The names of each analysis type are constants provided in the module.

get_tokens()
Returns the raw token information. If no token information is available, this method will call add_analysis(TOKENIZE) in order to derive it.

get_utterances()
Returns the raw utterances. This information will not include utterance length unless add_analysis(UTTERANCE_LENGTH) is called first.

get_turns()
Returns the raw turns. If turns have not been processed, this method will call add_analysis(TURNS) first.

get_turn_info()
Returns the raw turn information. If no turn information is available, this method will call add_analysis(TURNS) in order to derive it.

get_grammar_corrections(by_turn=True)
Returns a list of tuples each containing original text and corrected text. By default, this method will return grammar corrections based on turns (calling add_analysis(GRAMMAR_CORRECTION) where necessary). If by_turn is set to False, grammar corrections for utterances will be returned instead.

get_pos_tags(by_turn=True)
Returns the pos tags for each turn (if by_turn is True, else each utterance). The return values is formatted as a list of lists, where each internal list consists of tuples of (token, pos_tag).
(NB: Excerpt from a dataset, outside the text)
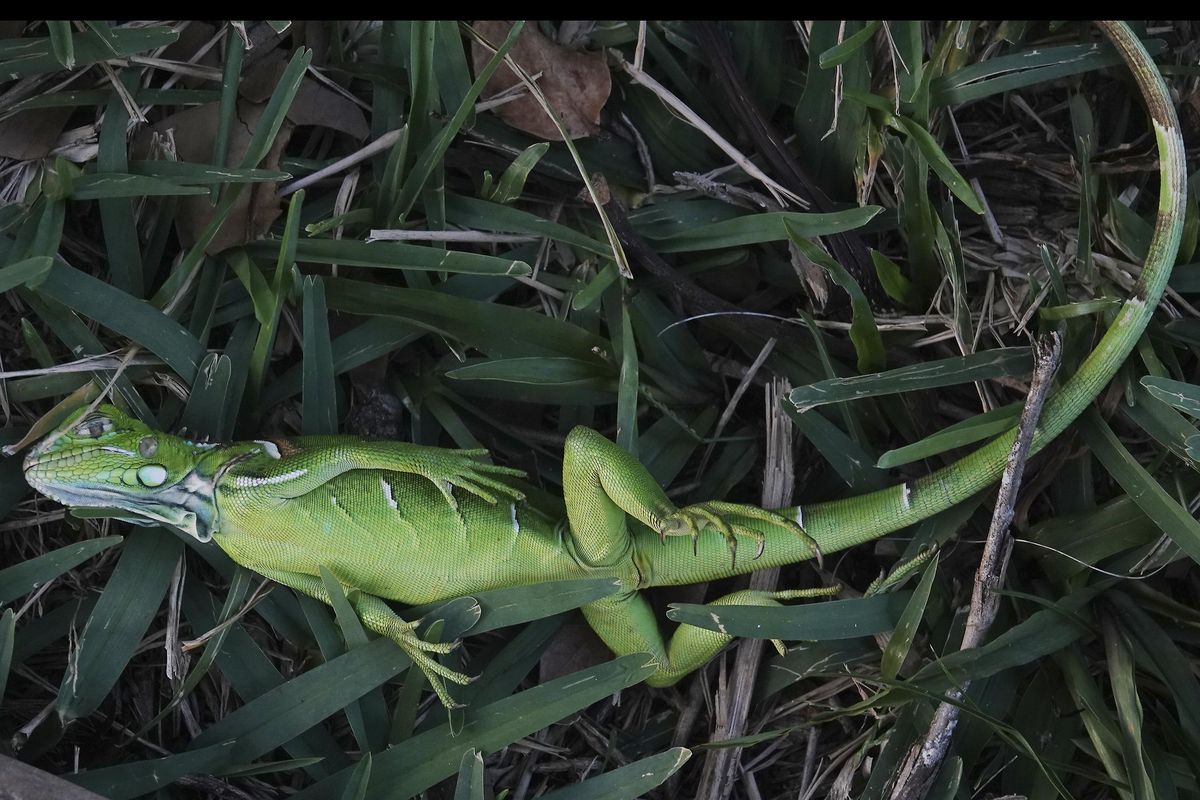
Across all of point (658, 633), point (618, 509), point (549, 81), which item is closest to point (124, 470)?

get_turn_length(turn, words=True)
Returns the number of words in a turn. If words is set to False, the method instead returns the number of tokens in the turn.

get_turn_duration(turn)
Returns the number of seconds in a turn.

get_utterance_length(utterance, words=True)
Returns the number of words in an utterance. If words is set to False, the method instead returns the number of tokens in the utterance.

get_utterance_duration(utterance)
Returns the number of seconds in an utterance.

get_pause_length(turn)
Returns the total number of seconds between utterances in a turn.

get_average_turn_length()
Returns the average turn length for each speaker, as a dictionary mapping speaker codes to average turn length.

get_speaker_turns(speaker)
Returns a list of all turns taken by the speaker.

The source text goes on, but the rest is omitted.